Is it Legal to Track People Who Have NOT Committed Any Crime? The Planned COVID Tracing “Big Brother?”

by Nov 12, 2021News in General

Where’s the COVID-19 vaccine? Who’s been vaccinated? Here’s how we’ll know.

Data on patients and vaccine shipments will flow through a complex network of state and federal data systems. How will it all work?

Published  Updated 

Tracking who’s been immunized against COVID-19 and where people can find vaccines to take — tasks considered crucial to wiping out the virus — will be a massive and complex undertaking.

A jumble of interconnected state and federal databases will make it work. Their names range from the bland to the mysterious, and their vintage ranges from first-generation apps to ancient code written for mainframe computers.

Tracking the COVID-19 vaccine

They will be put to the test very soon. More than 2.9 million doses are being shipped this week to hundreds of sites around the United States, the result of breakneck drug development and a colossal logistics effort involving the military, several government agencies, academic and private partners, 64 individual jurisdictions and thousands of vaccination sites.

A failure to accurately track vaccine movements could delay shipments or lead patients to miss vital second doses of the vaccine.

Each step along the way, people who touch the vaccine are collecting and exchanging data — from the vaccine manufacturing facilities to state health departments to vaccination sites.

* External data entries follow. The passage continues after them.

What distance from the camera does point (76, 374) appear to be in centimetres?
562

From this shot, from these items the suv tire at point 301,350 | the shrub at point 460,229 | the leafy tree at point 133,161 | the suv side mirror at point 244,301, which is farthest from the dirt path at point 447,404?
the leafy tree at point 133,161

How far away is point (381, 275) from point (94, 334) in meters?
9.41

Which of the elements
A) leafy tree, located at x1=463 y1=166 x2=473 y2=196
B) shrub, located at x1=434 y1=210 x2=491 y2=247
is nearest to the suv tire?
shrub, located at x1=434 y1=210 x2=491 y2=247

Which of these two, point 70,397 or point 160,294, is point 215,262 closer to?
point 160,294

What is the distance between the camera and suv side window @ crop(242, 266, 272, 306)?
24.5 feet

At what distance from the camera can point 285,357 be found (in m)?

It all boils down to two main types of information: who has been injected with the vaccine (the demand), and where each vial of vaccine is located (the supply).

Every COVID-19 vaccine dose is allocated by the federal government’s Operation Warp Speed, ordered by states and tracked by shipping companies and then hospitals, clinics, long-term care facilities and other vaccination sites. Systems then track who gets the vaccine and report back to the federal government. There are also systems in place to log adverse reactions and patient follow-up, too.

“It’s a suite of integrated tools and resources, some old and some new,” said Jim Blumenstock, chief program officer for public health practice at the Association of State and Territorial Health Officials and former deputy commissioner of health for New Jersey. “A lot are being test-driven as we speak.”

Keeping tabs on all the data sources is a nerve center known as Tiberius (the middle name of Captain James T. Kirk from Star Trek, the show that inspired “Warp Speed”). Tiberius will monitor details of where the vaccine is moving and who’s received injections — although personal identifiers will be removed before federal contractors and authorities at the federal, state and local levels view the data.

The following is by no means an exhaustive list but rather some of the key components along the chain. Nor will these tracking tools answer every essential vaccine question people may have — such as, “When am I eligible?”. Experts recommend consulting your doctor or local health department website.

Colonel R.J. Mikesh, information technology lead for Operation Warp Speed, said on a Dec. 7 call with reporters that there could be more than 100 data systems involved in the effort, including software from health care company McKesson, the operation’s chief central distribution partner, as well as inventory management systems from package carriers FedEx and UPS. Walgreens and CVS, each with their own data management systems, will also be coordinating data from their vaccination sites.